Una de las trampas más persistentes de la gastronomía contemporánea es la apariencia de consenso. Como si ya se hubiera dicho todo. Como si ya hubiéramos llegado. Una especie de confort cultural donde se come bien, se aplaude mejor y se piensa lo justo. Pero bajo esa superficie reluciente de estrellas y selfies hay una pulsión incómoda, un rumor que exige algo más.

Iñaki Martínez de Albéniz lo nombra con precisión en El idiota gastronómico. No con el ánimo de destruir lo construido, sino con la lucidez de quien quiere mirar donde nadie quiere mirar: la gastrología. Un concepto incómodo para quien confunde gastronomía con lujo, técnica o marca personal. Pero sugerente para quienes creemos que comer no es únicamente placer, sino también contexto, poder, cultura y contradicción (entre otros menesteres).

Porque la gastronomía, dice Albéniz, se ha convertido en una caja negra. Funciona, tiene éxito, seduce. Pero ese éxito, precisamente, la vuelve opaca. Cuanto más brilla, menos se cuestiona. Pero lo que no se puede cuestionar, no se puede transformar.

En el corazón de esta propuesta hay una distinción crucial: la gastronomía del nomos frente a la del logos.
La primera se acomoda en las sociedades normativas: “pocos hacen, otros miran, muchos obedecen”. Hay un saber tácito que no se toca: el chef cocina, el comensal calla y paga, la crítica aplaude. Lo que queda fuera del plato —la procedencia de los ingredientes, la organización del trabajo, las lógicas de clase— apenas se menciona. Una forma de mirar que es casi siempre reverencial
La segunda, en cambio, se inscribe en las sociedades reflexivas: no hay mandato, hay controversia. Se piensa, se cuestiona, se pone en duda el orden de las cosas, incluso cuando ese orden funciona.

¿Y si hubiera otra forma de pensarla? ¿Y si nos atreviéramos a abrir la caja negra?

Entiendo esa idea de gastrología como un intento por desnormativizar el pensamiento gastronómico. Sacarlo de la obediencia. Alejarlo del deber ser y devolverlo al terreno fértil de la pregunta. No se trata de una nueva disciplina que venga a ordenarlo todo con fórmulas químicas o datos neurosensoriales. Es más bien un marco, una lente, una urgencia. Una ciencia en el sentido amplio del término logos: conocimiento, controversia, cuestionamiento.
------------------------------------------------------------
* POR HACER: Imprime sin cambios el fragmento sobre la gastronomía, desde "Iñaki Martínez de" hasta "la del logos.", incluidas ambas partes.

* Filas de un conjunto de datos de razonamiento espacial:
------------------------------------------------------------
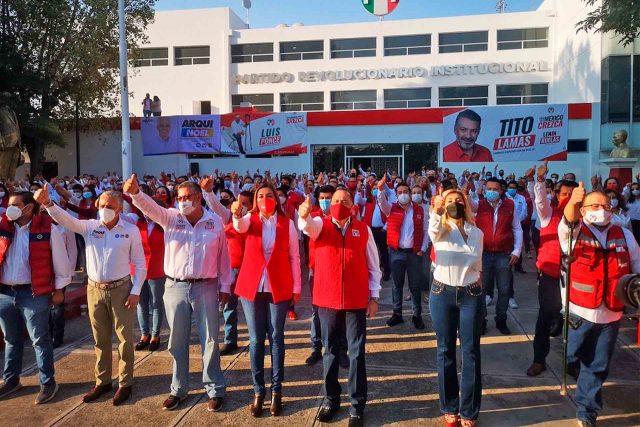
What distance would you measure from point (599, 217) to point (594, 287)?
54 cm

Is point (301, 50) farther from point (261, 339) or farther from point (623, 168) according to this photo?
point (261, 339)

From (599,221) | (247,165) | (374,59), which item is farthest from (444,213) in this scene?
(374,59)

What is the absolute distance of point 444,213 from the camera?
12.5 feet

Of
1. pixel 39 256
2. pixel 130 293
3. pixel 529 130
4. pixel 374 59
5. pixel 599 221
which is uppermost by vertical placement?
pixel 374 59

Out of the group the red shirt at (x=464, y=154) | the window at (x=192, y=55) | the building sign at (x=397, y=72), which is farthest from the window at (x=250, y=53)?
the red shirt at (x=464, y=154)

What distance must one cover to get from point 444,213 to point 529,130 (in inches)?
615

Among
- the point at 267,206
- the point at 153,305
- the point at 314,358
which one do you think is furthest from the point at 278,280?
the point at 153,305

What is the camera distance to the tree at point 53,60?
65.1 feet

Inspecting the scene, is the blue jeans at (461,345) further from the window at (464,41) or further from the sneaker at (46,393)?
the window at (464,41)

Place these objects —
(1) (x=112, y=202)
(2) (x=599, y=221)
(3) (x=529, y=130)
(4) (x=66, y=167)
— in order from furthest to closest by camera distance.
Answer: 1. (4) (x=66, y=167)
2. (3) (x=529, y=130)
3. (1) (x=112, y=202)
4. (2) (x=599, y=221)

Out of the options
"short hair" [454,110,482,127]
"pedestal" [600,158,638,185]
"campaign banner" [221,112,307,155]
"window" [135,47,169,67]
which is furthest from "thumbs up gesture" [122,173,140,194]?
"window" [135,47,169,67]

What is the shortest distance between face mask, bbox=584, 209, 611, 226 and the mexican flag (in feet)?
92.7

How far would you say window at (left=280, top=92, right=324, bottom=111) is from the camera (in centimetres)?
3109

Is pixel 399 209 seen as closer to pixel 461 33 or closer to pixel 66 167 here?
pixel 66 167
------------------------------------------------------------
* EJERCICIO RESUELTO:
Iñaki Martínez de Albéniz lo nombra con precisión en El idiota gastronómico. No con el ánimo de destruir lo construido, sino con la lucidez de quien quiere mirar donde nadie quiere mirar: la gastrología. Un concepto incómodo para quien confunde gastronomía con lujo, técnica o marca personal. Pero sugerente para quienes creemos que comer no es únicamente placer, sino también contexto, poder, cultura y contradicción (entre otros menesteres).

Porque la gastronomía, dice Albéniz, se ha convertido en una caja negra. Funciona, tiene éxito, seduce. Pero ese éxito, precisamente, la vuelve opaca. Cuanto más brilla, menos se cuestiona. Pero lo que no se puede cuestionar, no se puede transformar.

En el corazón de esta propuesta hay una distinción crucial: la gastronomía del nomos frente a la del logos.